Backstreet Boy's lawyer, Nick Carter, has responded to sexual assault allegations featured in a new Investigation Discovery documentary series about the singer and his late brother, Aaron Carter.

In “Fallen Idols: Nick and Aaron Carter,” three women – Ashley Repp, Melissa Schuman Henschel and Shannon “Shay” Ruth – describe alleged assaults in 2001 and 2003 for which they previously sued Nick Carter.

Aaron Carter died in 2022 at age 34.

When asked for comment on the documentary ahead of its broadcast, which will air in two parts Monday and Tuesday, Dale Hayes Jr., Nick Carter's lawyer, told CNN in a statement: “They are exactly the same scandalous claims that led us to pursue this band of conspirators.

The women filed three separate complaints from December 2022 to August 2023. Carter filed two counterclaims in 2023 and 2024, the first against Henschel and Ruth and the second against Repp.

“These cases are currently making their way through the court system and, based on the initial court rulings and the overwhelming evidence, we are confident that we will prevail and hold them accountable for spreading these lies,” said Nick Carter's spokesperson. added the lawyer.

The first two episodes of “Fallen Idols” aired Monday night and explored the stories of Henschel and Repp, as well as the brothers' troubled home lives growing up. The final two installments premiere Tuesday night on ID and will stream on Max. Ruth's story is shared in the fourth episode. (CNN and ID, like Max, are units of Warner Bros. Discovery.)

Nick Carter declined to be interviewed by the filmmakers, according to the documentary.

The accusations

Henschel, a former pop singer with the girl group Dream, accused Nick Carter of using his “role, status and power as a well-known singer to gain access to, groom, manipulate, exploit and abuse her.” sexually assault” in a lawsuit filed in Los Angeles last year, according to a copy of her complaint posted on the “Fallen Idols” web page.

In her lawsuit, Henschel claimed the alleged incident took place in 2003 at Carter's Santa Monica home, when she was 18 years old. The complaint alleged that Carter, who was 22 at the time, performed oral sex on her “against her will” and “forced her.” » Henschel to perform a sexual act on her before raping her. She claims she repeatedly told the singer that “she didn't want to have sex.”
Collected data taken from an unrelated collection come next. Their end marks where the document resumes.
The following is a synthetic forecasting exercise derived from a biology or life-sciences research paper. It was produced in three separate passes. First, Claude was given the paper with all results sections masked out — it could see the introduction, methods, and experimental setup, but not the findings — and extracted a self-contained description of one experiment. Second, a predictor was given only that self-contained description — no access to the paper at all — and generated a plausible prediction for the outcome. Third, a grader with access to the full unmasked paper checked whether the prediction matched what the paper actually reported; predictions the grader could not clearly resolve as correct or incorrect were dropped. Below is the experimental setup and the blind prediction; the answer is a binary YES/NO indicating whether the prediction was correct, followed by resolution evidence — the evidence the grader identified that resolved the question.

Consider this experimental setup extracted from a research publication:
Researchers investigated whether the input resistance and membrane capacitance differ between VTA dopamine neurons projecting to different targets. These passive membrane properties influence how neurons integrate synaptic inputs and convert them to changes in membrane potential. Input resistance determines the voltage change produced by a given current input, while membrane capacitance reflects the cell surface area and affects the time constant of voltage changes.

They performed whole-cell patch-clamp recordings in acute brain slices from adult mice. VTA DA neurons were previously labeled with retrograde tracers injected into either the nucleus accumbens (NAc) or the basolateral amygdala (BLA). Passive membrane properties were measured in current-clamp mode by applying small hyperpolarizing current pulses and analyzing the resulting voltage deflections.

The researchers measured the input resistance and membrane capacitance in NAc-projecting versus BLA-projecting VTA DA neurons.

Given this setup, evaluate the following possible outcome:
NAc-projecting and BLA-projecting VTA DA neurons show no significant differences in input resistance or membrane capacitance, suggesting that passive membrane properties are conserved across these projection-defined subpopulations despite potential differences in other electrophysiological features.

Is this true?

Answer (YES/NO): YES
She reiterated these claims in the docuseries and appears throughout all four episodes.

She first raised the allegations against him in a 2017 post on her personal blog. Due to the statute of limitations that expired in 2013, the Los Angeles County District Attorney's Office said in a 2018 legal filing that it would not file sexual assault charges against Carter.

In 2022, California passed the Sexual Abuse and Cover Up Accountability Act, which allows adult survivors who meet certain criteria to file lawsuits in cases where the statute of limitations has expired. Henschel sued Carter in April 2023, according to online records. According to an amended complaint filed in October 2023, a copy of which is on the “Fallen Idols” website, Henschel sued Carter for sexual assault, sexual assault, intentional infliction of emotional distress and negligence.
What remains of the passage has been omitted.